Cons:Most doors don’t open wide enough for a pizza box or other wide items, and tall, narrow compartments make items toward the back difficult to find.
These pricey models are designed to fit almost flush with cabinets and counters. Built-ins typically come in bottom-freezer and side-by-side styles. You can even buy a separate refrigerator and freezer and build them into a 72-inch-wide opening. Claimed capacities go up to 26 cubic feet, but only about 70 percent of that is usable.
Pros:These offer the sleekest look. And most can accept optional front panels that match other elements of your kitchen.
Cons:Built-in refrigerators are the least space efficient overall. They’re wide (36 inches or more) but relatively shallow—25 or 26 inches front to back. They’ve also been repair-prone as a group.
French Door Refrigeration
French-door bottom-freezer refrigerators represent the latest trend in refrigerator design. The armoire-style design requires minimal space for door opening, making it ideal for small kitchens.
You get the look of a built-in for less money with these somewhat shallow freestanding refrigerators. Most come as side-by-sides, but top- and bottom-freezers and French-door models are available. Claimed capacities reach up to 21 cubic feet, but far less than that is usable.
Pros:These stick out only a bit farther than built-in models. Many accept extra-cost panels for a custom look.
Cons:Cabinet-depth models have less usable space than the deeper freestanding models and cost more.
Refrigerator with Drawers
These are among the latest luxuries for kitchens where even the biggest refrigerator simply isn’t enough.
Pros:They can mount under a countertop or within a kitchen island for storing drinks and other specialized items. They do not cost much to run, but that’s because of their limited capacity.
Cons:Refrigerator drawers tend to be large on price and small on space. Although they cost little to run, refrigerator drawers provide poor energy efficiency.

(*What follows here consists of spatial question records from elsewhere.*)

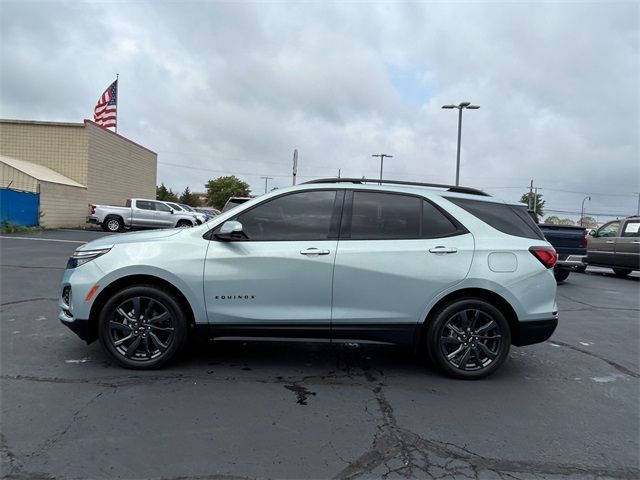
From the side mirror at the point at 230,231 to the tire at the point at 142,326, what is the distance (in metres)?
0.73

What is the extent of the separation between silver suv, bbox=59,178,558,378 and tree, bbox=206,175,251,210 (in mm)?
81643

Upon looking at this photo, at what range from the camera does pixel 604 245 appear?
14.9 metres

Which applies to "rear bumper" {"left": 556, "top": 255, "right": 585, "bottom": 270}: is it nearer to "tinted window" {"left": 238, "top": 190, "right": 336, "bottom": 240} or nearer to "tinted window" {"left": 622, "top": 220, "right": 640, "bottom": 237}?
"tinted window" {"left": 622, "top": 220, "right": 640, "bottom": 237}


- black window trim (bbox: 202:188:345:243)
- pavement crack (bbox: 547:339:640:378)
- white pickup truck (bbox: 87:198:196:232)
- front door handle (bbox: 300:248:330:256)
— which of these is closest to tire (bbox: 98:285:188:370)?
black window trim (bbox: 202:188:345:243)

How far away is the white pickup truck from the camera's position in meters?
23.3

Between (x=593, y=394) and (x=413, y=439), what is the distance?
6.80ft

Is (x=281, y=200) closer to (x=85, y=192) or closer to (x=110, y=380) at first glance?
(x=110, y=380)

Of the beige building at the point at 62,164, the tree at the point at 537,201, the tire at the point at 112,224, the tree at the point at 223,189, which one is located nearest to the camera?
the beige building at the point at 62,164

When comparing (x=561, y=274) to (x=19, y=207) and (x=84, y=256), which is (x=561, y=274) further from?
(x=19, y=207)

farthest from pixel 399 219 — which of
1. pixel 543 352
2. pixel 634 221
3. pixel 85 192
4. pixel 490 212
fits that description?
pixel 85 192

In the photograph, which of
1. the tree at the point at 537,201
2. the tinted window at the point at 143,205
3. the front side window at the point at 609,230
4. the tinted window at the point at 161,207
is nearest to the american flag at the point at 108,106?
the tinted window at the point at 143,205

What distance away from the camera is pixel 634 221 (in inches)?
559

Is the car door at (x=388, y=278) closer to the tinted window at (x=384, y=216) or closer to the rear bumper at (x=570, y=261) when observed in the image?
the tinted window at (x=384, y=216)

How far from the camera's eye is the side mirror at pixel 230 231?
406 centimetres
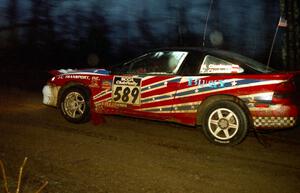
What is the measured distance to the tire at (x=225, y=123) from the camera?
23.9 feet

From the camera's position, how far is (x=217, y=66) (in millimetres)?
7562

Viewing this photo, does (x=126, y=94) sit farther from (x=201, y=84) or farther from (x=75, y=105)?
(x=201, y=84)

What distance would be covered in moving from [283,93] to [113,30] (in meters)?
10.8

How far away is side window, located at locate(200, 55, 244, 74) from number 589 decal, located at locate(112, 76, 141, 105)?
1.15 meters

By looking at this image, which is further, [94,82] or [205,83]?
[94,82]

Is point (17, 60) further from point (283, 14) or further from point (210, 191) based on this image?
point (210, 191)

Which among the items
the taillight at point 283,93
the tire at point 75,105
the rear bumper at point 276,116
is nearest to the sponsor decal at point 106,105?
the tire at point 75,105

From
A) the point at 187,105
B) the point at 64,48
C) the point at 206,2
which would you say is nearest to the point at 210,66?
the point at 187,105

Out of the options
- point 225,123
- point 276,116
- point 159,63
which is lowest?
point 225,123

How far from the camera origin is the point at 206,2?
1598 cm

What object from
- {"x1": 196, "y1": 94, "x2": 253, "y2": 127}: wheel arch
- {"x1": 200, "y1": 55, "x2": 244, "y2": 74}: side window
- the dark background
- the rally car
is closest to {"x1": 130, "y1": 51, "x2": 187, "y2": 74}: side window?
the rally car

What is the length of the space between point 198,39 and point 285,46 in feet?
19.3

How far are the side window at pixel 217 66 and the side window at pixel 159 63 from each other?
43 centimetres

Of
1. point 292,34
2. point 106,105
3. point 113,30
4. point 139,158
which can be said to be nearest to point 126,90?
point 106,105
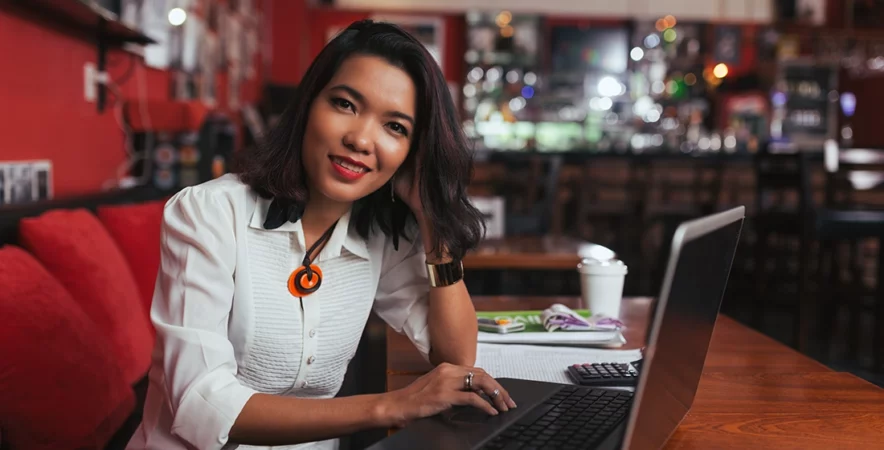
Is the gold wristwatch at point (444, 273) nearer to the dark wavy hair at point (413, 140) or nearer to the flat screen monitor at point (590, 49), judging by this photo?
the dark wavy hair at point (413, 140)

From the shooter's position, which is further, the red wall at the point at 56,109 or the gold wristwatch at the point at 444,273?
the red wall at the point at 56,109

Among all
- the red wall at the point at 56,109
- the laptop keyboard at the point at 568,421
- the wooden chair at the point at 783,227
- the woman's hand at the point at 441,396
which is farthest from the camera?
the wooden chair at the point at 783,227

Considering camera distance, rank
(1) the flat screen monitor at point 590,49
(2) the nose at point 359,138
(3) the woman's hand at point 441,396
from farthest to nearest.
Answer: (1) the flat screen monitor at point 590,49 → (2) the nose at point 359,138 → (3) the woman's hand at point 441,396

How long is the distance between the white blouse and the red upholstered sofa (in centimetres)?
27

Panel Refrigerators Can Create a Custom Design for Your Kitchen
Several appliance providers such as GE Profile offer built-in and counter-depth side-by-side refrigerators can be customized with additional custom refrigerator panels. With a custom panel-ready refrigerator, you can have a refrigerator that matches your kitchen cabinetry. You can also easily change the look of your refrigerator by simply swapping out the panels.